I parked in Sand City to start my ride, I used the Costco parking lot, I wouldn't do that again. Instead I would start near Lovers Point, there is lots of free parking either along the road or various pullouts just past it, then head back towards monterey. The most spectacular part of the ride was heading south along the road with a great bike lane all the way to Pebble beach and 17 mile drive. The Ocean views are breathtaking!!
This bike ride blows away anything down in SoCal, by a long shot. The views are simply stunning, from end to end. My ride began in Marina, CA at Reservation Road. Once you cross the fence just under Highway 1....the fun begins. Heading south through rolling sand dunes, I saw very little to no mid-morning foot or bike traffic, until I reached the Seaside/Monterey boundary, at Dennis the Menace Park. Lots of shade and room to stop and take-in the fresh coastal breeze. The trail continues just behind crowded Fisherman's Wharf and Cannery Row. The wide, double-lanes makes it easy to pass and avoid the obvious foot tourists. The trail technically "ends" in Pacific Grove, at Lover's Point - but I continued on the road, via Ocean View Blvd, to Asilomar(Sunset Drive).
Park at the lot at First and Divarty. Construction at 8th.
My wife is a beginning rider and other than a little apprehension with the slight inclines and declines she did great!!
The trail is very well kept with slight inclines here and there surrounded by great restaurants and shops (The Old Wharf and Cannery Row) with one of the most beautiful views of the ocean that you'll ever see. I had a hard time figuring out how to find parking from THIS site, but once I MapQuested "Monterey Bay Coastal Trail" I was able to stumble across some parking while following the MapQuest's navigation. It's a little over an hour drive for us and we can't wait to go back...tomorrow in fact!! :)
Difficulty - Easy to Moderate.
Scenery - OUTSTANDING!!!
Amenities (food/restaurants/shops) - Great
Trail Condition - Great (asphalt and concrete)
Parking - You just have to MapQuest like I say and find it. Some is free, others you pay. Once you find a great parking location store it in your navigation.
Have fun...it's great!!
Can't beat riding along the pacific and Monterrey bay
Even though there are many street crossings, the trail surface is excellent and the scenery is beautiful until you get to Seaside. I turned around at Seaside because I got tired of the traffic noise, hilly terrain, and exhaust fumes. This trail is classed as a "rail trail" but it's much too winding and hilly to have followed the actual rail bed.

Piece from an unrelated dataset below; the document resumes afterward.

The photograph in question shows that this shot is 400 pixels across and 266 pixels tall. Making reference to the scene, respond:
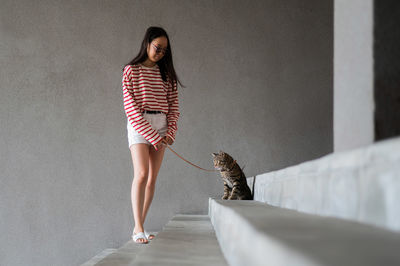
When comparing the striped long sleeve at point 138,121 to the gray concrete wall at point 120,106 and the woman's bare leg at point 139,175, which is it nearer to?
the woman's bare leg at point 139,175

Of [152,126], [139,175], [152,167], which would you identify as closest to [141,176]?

One of the best rides around. Bikes are allowed from the start at Lovers Point in Pacific Grove and are available at many points in Pacific Grove and Cannery Row. You can continue south around Ocean View Blvd and Sunset Drive past the Asilomar Beach on to the 17 mile drive which allows bikes at no charge.
I have enjoyed this trail many times over the past 20 years, but I recently was thrown off my bike and suffered a concussion because part of the trail is very treacherous due to large underlying tree roots. If you are biking from Monterey through Seaside and Marina to the northern terminus at Highway #1 and Del Monte Blvd. do not proceed past Beach Road in Marina. The next 1/2 mile stretch is very treacherous. I have urged Monterey County to either fix this section of the trail it or close it. I have received no response from them.
Fantastic trail for running, walking, cycling, sightseeing, or anything pedestrian! Monterey is an extremely pedestrian friendly place and the views and wildlife on this trail are second to none!
A wonderful hour-long loop past wetlands with a lot of greenery, birds, and if you're lucky, enchanting tree frogs. Less than an hour if you're walking for exercise; more than an hour if you have a camera with you. If we lived here, it would be one of our frequent choices for a walk. It is totally accessible for wheelchair and scooter use. It is dog friendly (on leash).